La faute pénale, involontaire, est le fait de causer un dommage corporel par imprudence, maladresse ou inattention. Pour des blessures, la peine maximale encourue est de trois ans d’emprisonnement et 45 000 euros d’amende, et, en cas de décès, la sanction est de cinq ans d’emprisonnement et 75 000 euros d’amende. Mais ces seuils ne sont jamais approchés dans les affaires médicales. Les amendes sont rares, et les peines de prison sont limitées à quelques mois et assorties du sursis, sans conséquences durables et ne remettant pas en cause la capacité à exercer la profession, sauf dans les cas les plus graves, qui font craindre un danger pour les patients.

L’action pénale crée une véritable pression car le droit ne protège rien de plus que l’être humain. C’est là le propre de la responsabilité des professionnels de santé : même pour une faute d’inattention, le risque pénal existe à partir du moment où un dommage corporel a été causé au patient. Cette sévérité du droit a deux facettes : contraignante, elle souligne l’importance des enjeux professionnels, et doit être un argument pour imposer le respect des compétences et des bonnes pratiques.

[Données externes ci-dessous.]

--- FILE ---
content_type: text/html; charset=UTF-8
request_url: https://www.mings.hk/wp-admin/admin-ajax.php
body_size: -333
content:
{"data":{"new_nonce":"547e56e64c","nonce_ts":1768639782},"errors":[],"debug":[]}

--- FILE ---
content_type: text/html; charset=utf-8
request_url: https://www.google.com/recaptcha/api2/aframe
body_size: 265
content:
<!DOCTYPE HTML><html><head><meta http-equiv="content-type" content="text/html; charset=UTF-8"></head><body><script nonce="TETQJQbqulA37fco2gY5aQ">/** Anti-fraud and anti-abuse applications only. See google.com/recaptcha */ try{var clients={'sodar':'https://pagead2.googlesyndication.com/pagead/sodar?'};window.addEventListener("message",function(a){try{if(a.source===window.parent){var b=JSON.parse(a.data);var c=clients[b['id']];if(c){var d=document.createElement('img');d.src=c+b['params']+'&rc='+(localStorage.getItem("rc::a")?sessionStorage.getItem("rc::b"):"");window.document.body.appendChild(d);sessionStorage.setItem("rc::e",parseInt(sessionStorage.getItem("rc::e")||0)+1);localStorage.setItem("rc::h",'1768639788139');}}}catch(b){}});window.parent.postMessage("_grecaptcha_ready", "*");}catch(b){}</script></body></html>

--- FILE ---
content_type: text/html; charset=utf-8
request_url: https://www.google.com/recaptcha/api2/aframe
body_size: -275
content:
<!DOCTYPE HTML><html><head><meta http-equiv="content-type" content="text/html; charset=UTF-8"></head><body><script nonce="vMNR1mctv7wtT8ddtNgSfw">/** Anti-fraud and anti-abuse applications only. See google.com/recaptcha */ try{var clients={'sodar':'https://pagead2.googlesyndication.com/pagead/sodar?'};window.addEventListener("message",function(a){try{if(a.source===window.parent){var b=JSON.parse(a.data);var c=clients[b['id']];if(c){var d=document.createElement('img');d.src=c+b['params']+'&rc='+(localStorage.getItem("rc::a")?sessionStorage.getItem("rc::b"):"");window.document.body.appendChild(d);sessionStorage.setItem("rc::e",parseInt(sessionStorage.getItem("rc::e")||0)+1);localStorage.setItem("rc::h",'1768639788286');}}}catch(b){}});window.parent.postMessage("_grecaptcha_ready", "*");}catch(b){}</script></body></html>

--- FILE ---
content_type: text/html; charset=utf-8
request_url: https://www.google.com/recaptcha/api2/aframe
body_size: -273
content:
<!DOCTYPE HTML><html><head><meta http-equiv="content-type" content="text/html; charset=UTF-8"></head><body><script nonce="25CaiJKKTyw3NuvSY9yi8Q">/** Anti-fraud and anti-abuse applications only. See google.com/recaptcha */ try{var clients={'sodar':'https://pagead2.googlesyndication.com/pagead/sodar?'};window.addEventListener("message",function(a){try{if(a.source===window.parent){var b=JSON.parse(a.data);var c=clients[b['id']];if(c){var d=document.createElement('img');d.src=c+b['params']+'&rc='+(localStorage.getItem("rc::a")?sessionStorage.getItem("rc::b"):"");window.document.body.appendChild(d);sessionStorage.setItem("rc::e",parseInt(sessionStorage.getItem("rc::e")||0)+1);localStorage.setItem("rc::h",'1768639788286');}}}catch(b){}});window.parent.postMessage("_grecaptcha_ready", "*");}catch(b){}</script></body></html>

Exercer comme professionnel de santé suppose d’accepter ce risque pénal qui est inhérent à la fonction. Aussi, attention à ne pas se laisser déstabiliser par une plainte pénale. La plainte n’est pas une condamnation : c’est un acte qui amène à défendre ses droits. Les cadres doivent être ici vigilants pour ne pas laisser seul le collègue visé par une procédure. Soyons réalistes : la faute fait partie de la vie, et elle ne doit conduire à aucun ostracisme.

La responsabilité disciplinaire

La responsabilité disciplinaire se joue au sein des groupes professionnels. Le mode le plus courant est la responsabilité liée au cadre de travail, qui amène l’autorité hiérarchique à prononcer des sanctions : avertissement, blâme, suspension d’exercice ou licenciement. L’employeur agit en fonction des informations qui lui parviennent, indépendamment des procédures civiles ou pénales.

Les professionnels libéraux relèvent d’un contentieux disciplinaire très redouté, appelé le “contentieux du contrôle technique”, qui accorde une grande place aux caisses, et peut se conclure aussi par des suspensions d’exercice, aux effets redoutables pour des libéraux.

Enfin, quand il existe un Ordre, tous les professionnels relèvent de la juridiction ordinale, qui ajoute un niveau de responsabilité disciplinaire. Ici, la faute est appréciée en elle-même, au regard des bonnes pratiques et des devoirs professionnels.